§ **EXTRACT PROVIDED**
....

The plaintiffs' legal team is now asking the judge overseeing the case to instruct the jury "to presume that exfiltration occurred," and to deny Premera the chance to bring in any security expert to testify that no data exfiltration took place.

If the judge rules favorably on this motion, Premera will not be able to claim that plaintiffs didn't suffer damages because hackers never actually stole anything from its servers. But a favorable ruling won't be enough for plaintiffs to win their case, either, as they'll still need to prove that customers suffered direct damages because of the 2015 breach. In the last few years, breached companies have won most of these cases because victims found it very hard, or near impossible, to link financial losses from identity theft or identity fraud to a specific breach, in particular. It certainly doesn't help that customers have had their personal data leak online left and right, for the past decade.

....

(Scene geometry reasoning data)
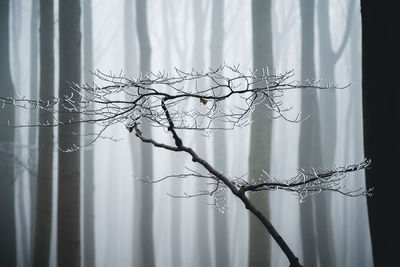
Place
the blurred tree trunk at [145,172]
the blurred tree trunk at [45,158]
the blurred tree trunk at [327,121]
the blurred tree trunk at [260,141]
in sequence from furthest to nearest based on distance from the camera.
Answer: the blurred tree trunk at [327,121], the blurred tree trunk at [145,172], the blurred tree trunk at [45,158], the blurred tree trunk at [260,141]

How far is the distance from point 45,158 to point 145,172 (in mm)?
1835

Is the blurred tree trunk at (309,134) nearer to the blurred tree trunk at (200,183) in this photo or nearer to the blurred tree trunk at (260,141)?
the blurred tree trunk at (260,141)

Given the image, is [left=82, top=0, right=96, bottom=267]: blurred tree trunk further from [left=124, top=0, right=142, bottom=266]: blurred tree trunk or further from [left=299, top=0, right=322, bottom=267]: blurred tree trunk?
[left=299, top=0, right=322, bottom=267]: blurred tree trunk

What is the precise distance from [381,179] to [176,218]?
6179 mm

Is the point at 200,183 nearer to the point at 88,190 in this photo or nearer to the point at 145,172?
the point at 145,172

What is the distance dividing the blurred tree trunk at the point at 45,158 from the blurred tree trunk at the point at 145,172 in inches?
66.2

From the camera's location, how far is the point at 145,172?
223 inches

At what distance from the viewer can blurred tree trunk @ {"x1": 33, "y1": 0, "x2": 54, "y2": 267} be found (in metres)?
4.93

....

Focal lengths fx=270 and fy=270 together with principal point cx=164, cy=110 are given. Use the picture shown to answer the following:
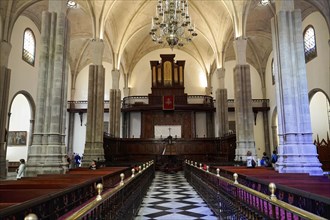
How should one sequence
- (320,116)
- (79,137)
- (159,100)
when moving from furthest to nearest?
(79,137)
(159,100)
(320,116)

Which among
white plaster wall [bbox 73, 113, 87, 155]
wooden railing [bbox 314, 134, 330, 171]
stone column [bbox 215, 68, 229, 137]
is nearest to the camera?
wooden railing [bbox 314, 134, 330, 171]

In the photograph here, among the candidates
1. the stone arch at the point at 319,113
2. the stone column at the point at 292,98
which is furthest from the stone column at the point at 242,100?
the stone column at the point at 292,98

....

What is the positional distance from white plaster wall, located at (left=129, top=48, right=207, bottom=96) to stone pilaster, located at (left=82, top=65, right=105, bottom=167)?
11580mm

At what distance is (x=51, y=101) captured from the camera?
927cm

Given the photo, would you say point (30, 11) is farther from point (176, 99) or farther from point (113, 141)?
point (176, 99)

....

§ **PARTS OF THE EXERCISE**
[A] List each kind of person or group of people that the passage on the Premera breach lawsuit mentions, leaving out companies.
[B] Resume the passage on the Premera breach lawsuit after its last sentence.

§ **RESPONSES**
[A]
- The plaintiffs and their legal team
- The judge
- The jury
- A security expert
- Hackers
- Customers
- Victims

[B]
Answering a request for comment from ZDNet sent earlier today, Premera Blue Cross VP Corporate Communications Steve Kipp provided the following statement:

"We are aware of the motion for sanctions that was recently filed by the plaintiffs in the class action arising from the 2015 cyberattack at Premera. It is the type of motion that is not uncommon in complex litigation involving voluminous physical and documentary evidence, and represents just one of many disputes that can arise during the discovery phase of a lawsuit. We disagree with the motion and do not believe the facts justify the relief plaintiffs have requested. Our attorneys will be filing a response in due course."

This is not the first time an organization is accused of destroying crucial evidence in a legal case. The Associated Press found last year that Georgia election officials quietly wiped clean a computer server that could have revealed whether Georgia's recent elections were compromised by hackers.

Article updated post-publication with Premera's statement. Codename of crucial computer also redacted out of document, also at Premera's request.